此外,安化县山口乡的大坪头遗址,面积约7500平方米。遗址表面为田土,文化层厚20厘米至30厘米,遗物以夹砂红陶居多,少量的属泥质红陶、泥质灰陶及磨光红陶,大多饰以弦纹。经鉴定为商代文化遗址。


    这些发现,以无可辩驳的事实说明:
    中华民族的历史,过去教科书认定为5000年。现从专家、学者公认的彭头山文化算起,至少也有了8000~9000年,如果上溯到虎爪山、长源村、燕尔洞、鸡公垱、王家山、赤山、牛碑山等遗址出土的文物年代,时间更久远,当是二三十万年。

    中华文明的发祥地,过去仅认定为黄河流域。洞庭湖区一系列考古发现说明,洞庭湖区的原始先民从远古时代起,就依靠自己的勤劳和智慧,在这片广袤的土地上繁衍垦殖,促进氏族社会的进步和发展。长江流域同样是中国最早的人类文明的发祥地之一,华夏先民在长江流域创造了灿烂辉煌的史前文化,形成了长江文明第一次高峰。有著名文物考古学家在实地考察澧阳平原后,曾感叹地说:“从澧阳平原的发现来看,从长江三峡的大溪文化和浙江的河姆渡文化来看,中国在5000年以前,文明的中心很可能是在长江中下游地区,后来才移到了黄河流域”。

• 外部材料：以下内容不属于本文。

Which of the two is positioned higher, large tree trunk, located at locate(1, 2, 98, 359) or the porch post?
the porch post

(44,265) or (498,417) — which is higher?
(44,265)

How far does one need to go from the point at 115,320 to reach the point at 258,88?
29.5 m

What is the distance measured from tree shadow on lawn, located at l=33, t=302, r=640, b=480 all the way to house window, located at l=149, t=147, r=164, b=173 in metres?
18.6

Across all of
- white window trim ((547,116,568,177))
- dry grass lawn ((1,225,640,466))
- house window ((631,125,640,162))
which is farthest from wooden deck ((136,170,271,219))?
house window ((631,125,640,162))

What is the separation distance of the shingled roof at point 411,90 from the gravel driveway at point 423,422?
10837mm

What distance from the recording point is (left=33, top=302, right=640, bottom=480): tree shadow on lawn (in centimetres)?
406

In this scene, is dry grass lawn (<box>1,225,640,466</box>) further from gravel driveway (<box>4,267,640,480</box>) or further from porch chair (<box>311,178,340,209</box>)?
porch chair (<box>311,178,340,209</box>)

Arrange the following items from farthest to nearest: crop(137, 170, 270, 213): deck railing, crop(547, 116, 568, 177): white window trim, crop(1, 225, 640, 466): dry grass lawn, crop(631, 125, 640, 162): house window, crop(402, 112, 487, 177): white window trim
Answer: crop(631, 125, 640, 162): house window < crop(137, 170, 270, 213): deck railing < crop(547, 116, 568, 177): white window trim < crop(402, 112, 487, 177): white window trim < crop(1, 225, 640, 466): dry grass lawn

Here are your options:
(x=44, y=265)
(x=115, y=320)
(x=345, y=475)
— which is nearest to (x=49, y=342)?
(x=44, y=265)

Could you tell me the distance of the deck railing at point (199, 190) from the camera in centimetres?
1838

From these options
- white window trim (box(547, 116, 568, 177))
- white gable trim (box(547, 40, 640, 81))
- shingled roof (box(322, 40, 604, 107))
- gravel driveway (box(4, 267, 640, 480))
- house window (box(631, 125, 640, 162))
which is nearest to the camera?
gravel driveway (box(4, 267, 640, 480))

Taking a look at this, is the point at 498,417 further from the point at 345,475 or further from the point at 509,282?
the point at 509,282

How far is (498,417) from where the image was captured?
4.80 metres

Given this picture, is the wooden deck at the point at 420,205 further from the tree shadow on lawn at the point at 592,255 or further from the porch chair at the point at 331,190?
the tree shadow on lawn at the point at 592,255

长江文明虽曾在整个奴隶时代出现断裂,但进入封建社会以后,随着因北方战乱引起的移民潮的到来和农业经济的发展,到公元10世纪前后,长江文明再次崛起,我国南北人口比例达到6:4,经济实力远远超过黄河流域,导致全国政治、经济、文化重心由北向南倾斜。所以,洞庭湖区所在的长江中下游地区,也是中华民族的摇篮,它的文化既融合了中原文化的精华,又具有荆楚、湖湘文化的特点,比中原文化毫不逊色,是中国又一光辉灿烂的母文化。


二、历史上的移民垦殖


    远古时代的中原,曾有过氏族部落之间的长期争斗。其中斗争最尖锐的是黄帝、炎帝部落与九黎部落。九黎部落最著名首领是蚩尤,有兄弟81人,由81个氏族联合而成部落。他们原居黄河流域,黄帝和炎帝的部落由西向东迁徙时,与之有过长期的激烈冲突,蚩尤在与黄帝的战斗中被杀于涿鹿之野。尧、舜、禹时期,九黎部落的有苗、三毛曾一度为华夏劲旅,但在与舜的斗争中屡遭重创而失败。此后,他们开始陆续南迁,有不少人来到洞庭湖区。《战国策?魏策》载:“三苗之居,左有彭蠡之波,右有洞庭之水。”彭蠡,即今鄱阳湖;洞庭,即今洞庭湖。三苗迁南方后,常被称为“南蛮”。岳阳地处洞庭、彭蠡之间,三苗迁居“巴丘”(岳阳、巴陵的古称),历史早有见证。但洞庭湖区的原民传说,史载不多,有称善卷与尧舜齐名。善卷所居住的地方有常德的枉人山、桃江的善溪。因唐尧敬慕他的贤德,拜他为师;虞舜欣赏他的才干,请他出山治理天下;在治水途中的大禹,也曾向善卷求教。后人敬佩善卷的美德,才将枉人山改为德山,将小溪改为善溪。可见,洞庭湖区原民的古史系统,肯定有不少,尚待专家、学者进一步探索和发掘。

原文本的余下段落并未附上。